A modest super-talent
24-year old tenor Beomjin Kim, winner of the first prize for men in the 2015 Mirjam Helin International Singing Competition, held his listeners spellbound with a charming voice that lent itself with graceful ease to a whole gamut of emotions.
His delivery had a child-like, effortless quality and the enjoyment he derived from living his part was obvious. Seldom does one encounter such a phenomenal tenor, yet this talented Korean came to classical music almost by accident. “I’ve got two older brothers. No one else in my family sings, but we always listened to classical music a lot at home,” he says.
As a teenager, Kim was interested not so much in classical music as in Korean pop, which he both listened to and sang. Then in high-school, at the age of 18, his teacher noticed he had a good voice and suggested classical. “I was very lucky because I got into the best Korean university to study classical voice. I also happened to get an extremely good teacher, and we just clicked.”
Mastering a cast-iron technique and making rapid progress have called for untiring hard work; nothing has come free. “You can play an instrument for hours on end, but you can’t go on singing indefinitely. I sing for an hour each day. I don’t take any days off. Singing is not stressful for me, but not singing is,” he laughs. “I practise in the mornings and in the afternoons I do sport with my friends. I play football and tennis, and I swim, and that helps my breathing technique as well!”
Kim has a strict work ethic, but he is also aware that he has talent and what this involves, and he tries to preserve a natural approach to singing. “I try to practise in a natural way and to observe how my voice is developing.” You can tell this from listening to him: even in the back row of the hall you can sense his spontaneity, his unforced voice and his love of singing.
In the competition he was in his element as the romantic hero of an Italian opera. Some of his favourite roles are Rodolfo in La bohème, whose timid love aria he sang in the Final, Nemorino in L’elisir d'amore and Alfredo in La traviata. “I love these characters. I can relate to them and they strike me as familiar. I particularly like serenades,” he shyly confesses. “Before a performance, I try to get right inside the character. I imagine what sort of life he leads and how it would feel to be in his shoes. But I hope to do all sorts of roles.”
So how did Kim come to be competing in Helsinki? He knew some fellow-Koreans had excelled in the Mirjam Helin Competition and decided to find out more. It was then that he noticed the competition was due this very year. Despite his lack of years, he already has experience of big international competitions. Even so, a competition is always nerve-racking, he says. “I was terribly surprised when I won,” he admits, bewildered and happy. He speaks of the competition in glowing terms, especially as even the outdoor temperature had dropped to ideal by the end of the Final. “The organisation has been fantastic and the people here are all so kind.” He and his wife also enjoyed seeing something of Helsinki and its people.
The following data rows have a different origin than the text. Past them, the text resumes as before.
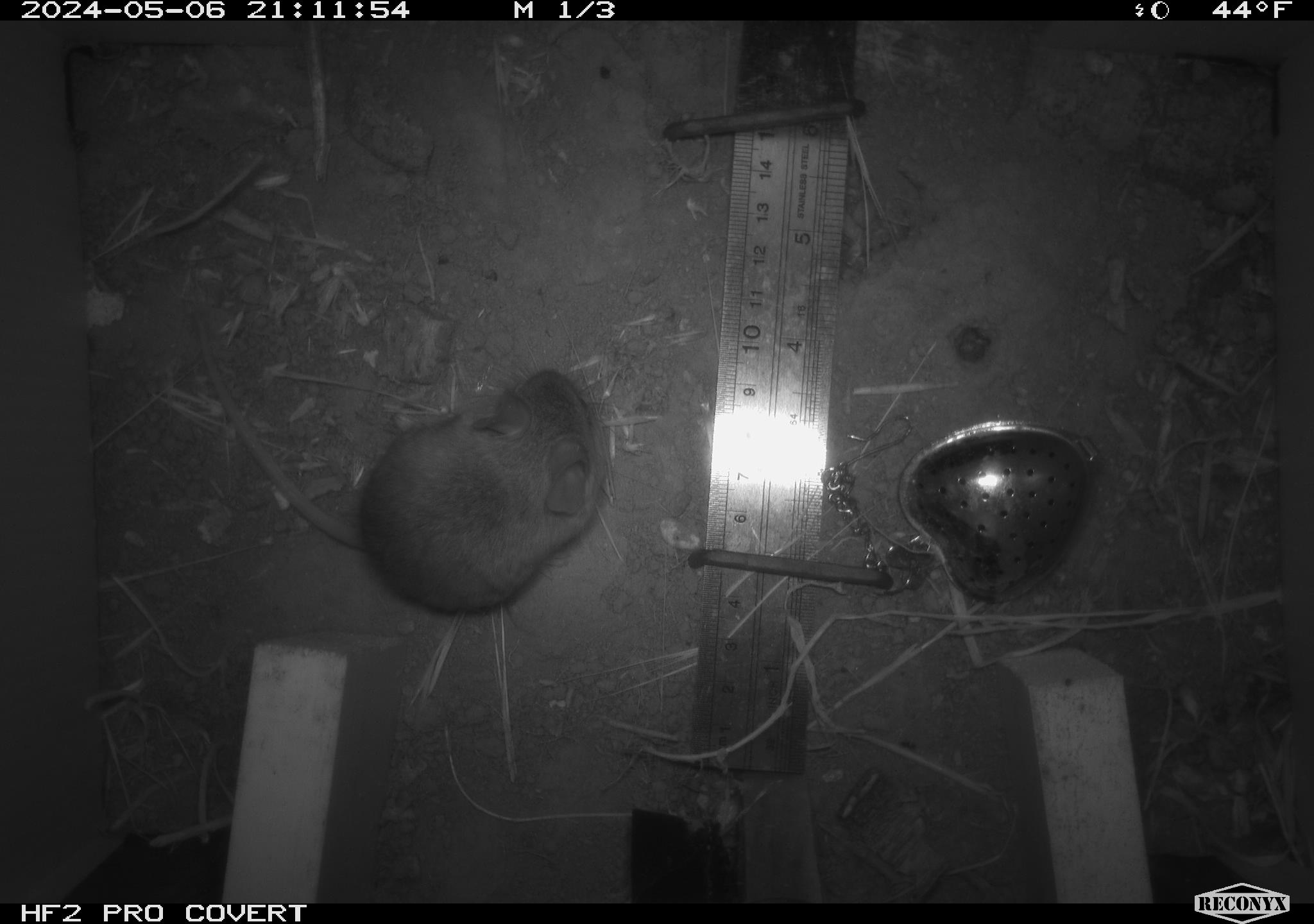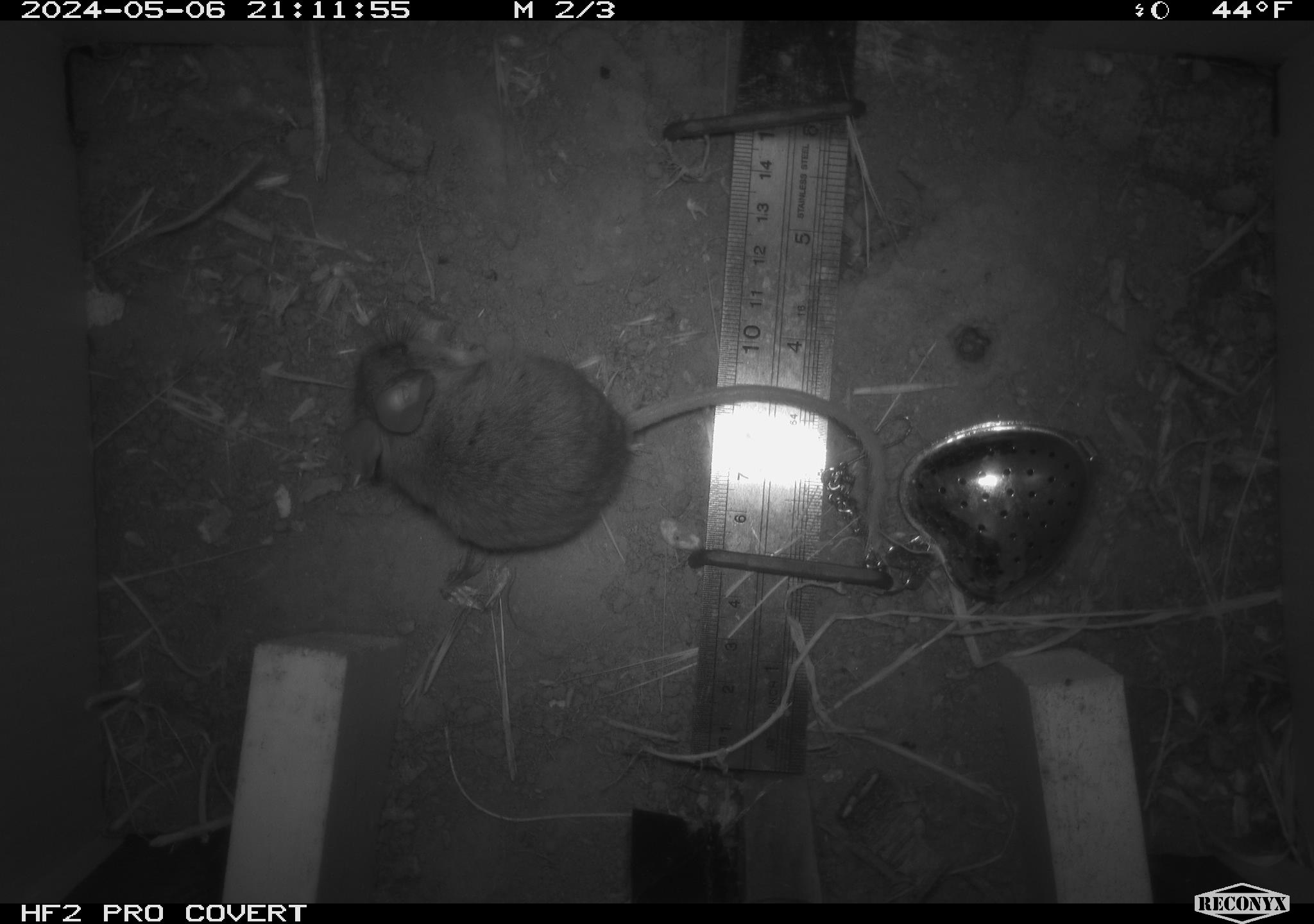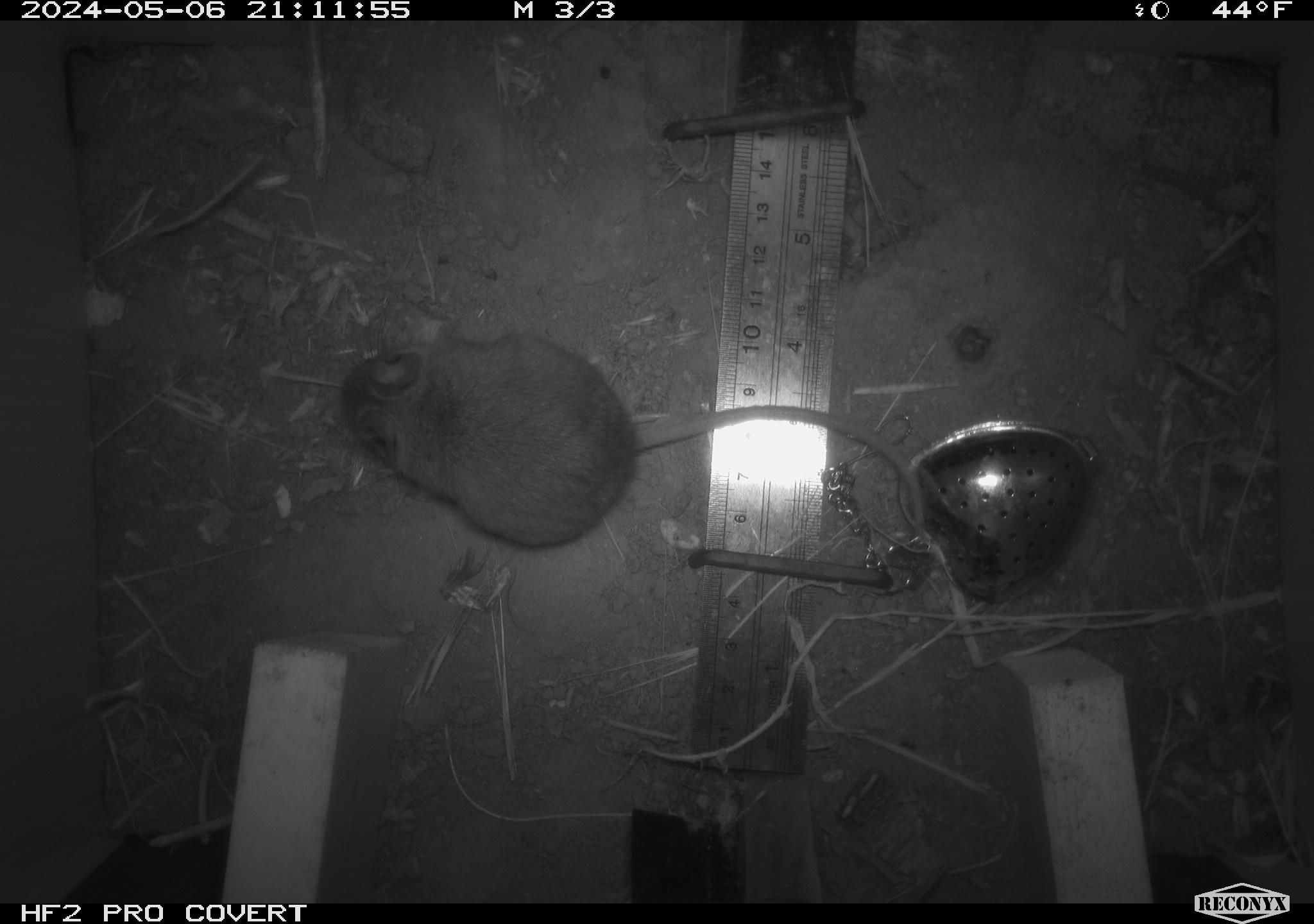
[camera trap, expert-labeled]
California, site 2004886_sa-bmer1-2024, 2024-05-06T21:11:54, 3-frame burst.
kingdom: Animalia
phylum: Chordata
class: Mammalia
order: Rodentia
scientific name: Rodentia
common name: mouse species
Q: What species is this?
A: Mouse species (Rodentia).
The competition as a whole was a tremendous learning experience. “It had a broad repertoire and there were lots of rules concerning it, so I learnt a lot preparing for it. Singing in the big Helsinki Music Centre concert hall was a great experience. The acoustics were not as I expected. The hall was really big, yet my voice carried well. Singing there was a pleasure.”
Asked about the future, the modest rising star says he intends to keep his feet firmly on the ground. “I’ve got some engagements lined up in Korea, and I don’t want to think too far ahead. I might try to go and study in Europe next year. But first I want to do my next solo gigs as well as I possibly can.”